Tablo adı hangi varlığı içerdiğini açıklamalı ve her sütun adı hangi bilgiyi temsil ettiğini açıklamalıdır. Bu kolaydır, ancak tabloların birbiriyle ilişkilendirilmesi gerektiğinde karmaşıklaşmaya başlar. Adlar dağınık olmaya başlar ve daha da kötüsü, mantıksız normlarla kafa karıştırıcı adlandırma kuralları varsa (örneğin, "sütun adı 8 karakter veya daha az olmalıdır"). Nihai sonuç, veritabanının okunamaz hale gelmesidir.
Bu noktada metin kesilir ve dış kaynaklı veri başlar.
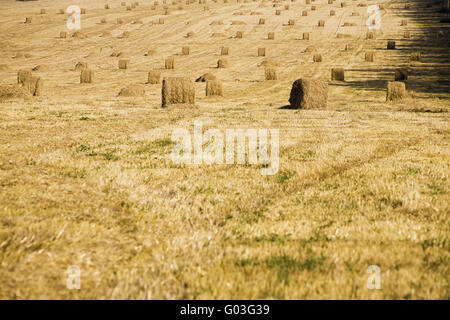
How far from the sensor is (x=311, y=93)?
19406 mm

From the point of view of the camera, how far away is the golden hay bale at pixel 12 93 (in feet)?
62.5

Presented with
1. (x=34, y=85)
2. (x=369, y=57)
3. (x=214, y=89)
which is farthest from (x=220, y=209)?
(x=369, y=57)

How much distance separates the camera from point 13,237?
4.08 meters

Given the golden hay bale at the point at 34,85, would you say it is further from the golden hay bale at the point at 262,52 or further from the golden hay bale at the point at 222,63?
the golden hay bale at the point at 262,52

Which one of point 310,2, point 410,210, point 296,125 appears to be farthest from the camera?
point 310,2

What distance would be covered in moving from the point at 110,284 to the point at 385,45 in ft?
147

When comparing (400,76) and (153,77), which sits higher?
(153,77)

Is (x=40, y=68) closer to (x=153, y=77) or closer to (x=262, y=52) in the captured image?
(x=153, y=77)

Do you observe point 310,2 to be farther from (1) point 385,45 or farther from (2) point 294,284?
(2) point 294,284

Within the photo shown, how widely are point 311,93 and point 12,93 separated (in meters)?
14.8

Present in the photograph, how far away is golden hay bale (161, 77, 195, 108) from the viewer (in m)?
19.0

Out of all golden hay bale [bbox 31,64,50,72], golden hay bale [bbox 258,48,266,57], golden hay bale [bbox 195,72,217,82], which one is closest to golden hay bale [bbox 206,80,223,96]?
golden hay bale [bbox 195,72,217,82]

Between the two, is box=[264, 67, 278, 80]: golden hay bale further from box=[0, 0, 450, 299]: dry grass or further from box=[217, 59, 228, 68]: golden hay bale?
box=[0, 0, 450, 299]: dry grass

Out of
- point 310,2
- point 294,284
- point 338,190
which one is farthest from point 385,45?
point 294,284
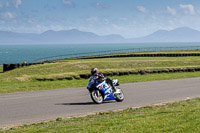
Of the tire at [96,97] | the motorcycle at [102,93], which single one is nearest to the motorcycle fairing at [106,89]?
the motorcycle at [102,93]

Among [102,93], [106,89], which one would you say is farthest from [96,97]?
[106,89]

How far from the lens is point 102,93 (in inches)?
549

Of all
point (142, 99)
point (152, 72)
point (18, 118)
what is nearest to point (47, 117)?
point (18, 118)

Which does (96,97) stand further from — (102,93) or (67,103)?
(67,103)

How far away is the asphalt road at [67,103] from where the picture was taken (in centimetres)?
1118

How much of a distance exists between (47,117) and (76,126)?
264 cm

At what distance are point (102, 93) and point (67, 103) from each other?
151 cm

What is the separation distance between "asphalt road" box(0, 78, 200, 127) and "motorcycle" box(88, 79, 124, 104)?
0.81ft

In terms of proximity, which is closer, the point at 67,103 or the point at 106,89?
the point at 67,103

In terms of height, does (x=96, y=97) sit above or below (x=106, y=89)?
below

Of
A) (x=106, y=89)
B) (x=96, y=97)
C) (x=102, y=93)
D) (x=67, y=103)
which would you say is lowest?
(x=67, y=103)

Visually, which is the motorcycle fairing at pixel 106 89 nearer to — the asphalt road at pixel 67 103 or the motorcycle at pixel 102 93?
the motorcycle at pixel 102 93

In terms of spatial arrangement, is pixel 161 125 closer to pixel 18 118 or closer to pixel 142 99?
pixel 18 118

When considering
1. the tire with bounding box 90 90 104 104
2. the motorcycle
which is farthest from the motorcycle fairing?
the tire with bounding box 90 90 104 104
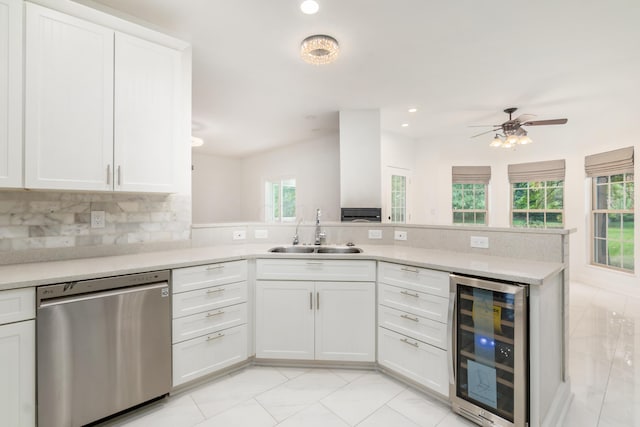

Bu nedenle, veritabanının desteklediği uygulama ile kalıcı olması ve gelişmesi bekleniyorsa, bir adlandırma kuralı her zaman gereklidir ve burada özlü, basit ve okunabilir bir tane oluşturmak için bazı yönergeler verilmiştir:

  • Tablo veya sütun adı boyutunda sınırlama yoktur. Tanımlayıcı bir isme sahip olmak, kimsenin hatırlamadığı veya anlamadığı bir kısaltmadan daha iyidir.
  • Eş olan isimler aynı anlama gelir. Aynı ada sahip ancak farklı tür veya anlamlara sahip alanlara sahip olmaktan kaçının; bu er ya da geç kafa karıştıracaktır.
  • Gerekmedikçe fazlalık yapmayın. Örneğin, "Item" tablosunda "ItemName", "PriceOfItem" veya benzer adlar gibi sütunların olmasına gerek yoktur; “Ad” ve “Fiyat” yeterlidir.
  • DBE ayrılmış kelimelere dikkat edin. Bir sütuna SQL'e ayrılmış bir kelime olan "Index" adı verilecekse, "IndexNumber" gibi farklı bir sütun kullanmayı deneyin.
  • Basit birincil anahtar kuralına bağlı kalıyorsanız (otomatik olarak oluşturulan tek tamsayı), her tabloda "Id" olarak adlandırın.
  • Başka bir tabloya katılıyorsanız, gerekli yabancı anahtarı “Id” adında bir tamsayı ve ardından birleştirilmiş tablonun adı (örn. IdItem) olarak tanımlayın.
  • Kısıtlamaları adlandırıyorsanız, kısıtlamayı açıklayan bir önek (örneğin, "PK" veya "FK") ve ardından ilgili tablo veya tabloların adını kullanın. Elbette, alt çizgi (“_”) kullanmak, işleri daha okunaklı hale getirmeye yardımcı olur.
  • Dizinleri adlandırmak için, “IDX” önekini ve ardından tablo adını ve dizinin sütununu veya sütunlarını kullanın. Ayrıca, dizin benzersizse önek veya sonek olarak "EŞSİZ" kullanın ve gerektiğinde alt çizgi yapın.

İnternette veritabanı tasarımının bu çok önemli yönüne daha fazla ışık tutacak birçok veritabanı adlandırma yönergesi vardır, ancak bu temel kurallarla en azından okunabilir bir veritabanına ulaşabilirsiniz. Burada önemli olan isimlendirme yönergelerinizin boyutu veya karmaşıklığı değil, onları takip etmedeki tutarlılığınızdır!

Bazı Son Notlar

Veritabanı tasarımı, bilgi ve deneyimin birleşimidir; yazılım endüstrisi ilk günlerinden beri çok gelişti. Neyse ki, veritabanı tasarımcılarının en iyi sonuçları elde etmesine yardımcı olacak yeterli bilgi var.

İnternetin her yerinde iyi veritabanı tasarım yönergelerinin yanı sıra kötü uygulamalar ve veritabanı tasarımında kaçınılması gereken şeyler vardır. Sadece seçiminizi yapın ve ona sadık kalın.

Ve unutmayın, yalnızca deneyler, hatalar ve başarılar yoluyla öğrenirsiniz, o yüzden devam edin ve şimdi başlayın.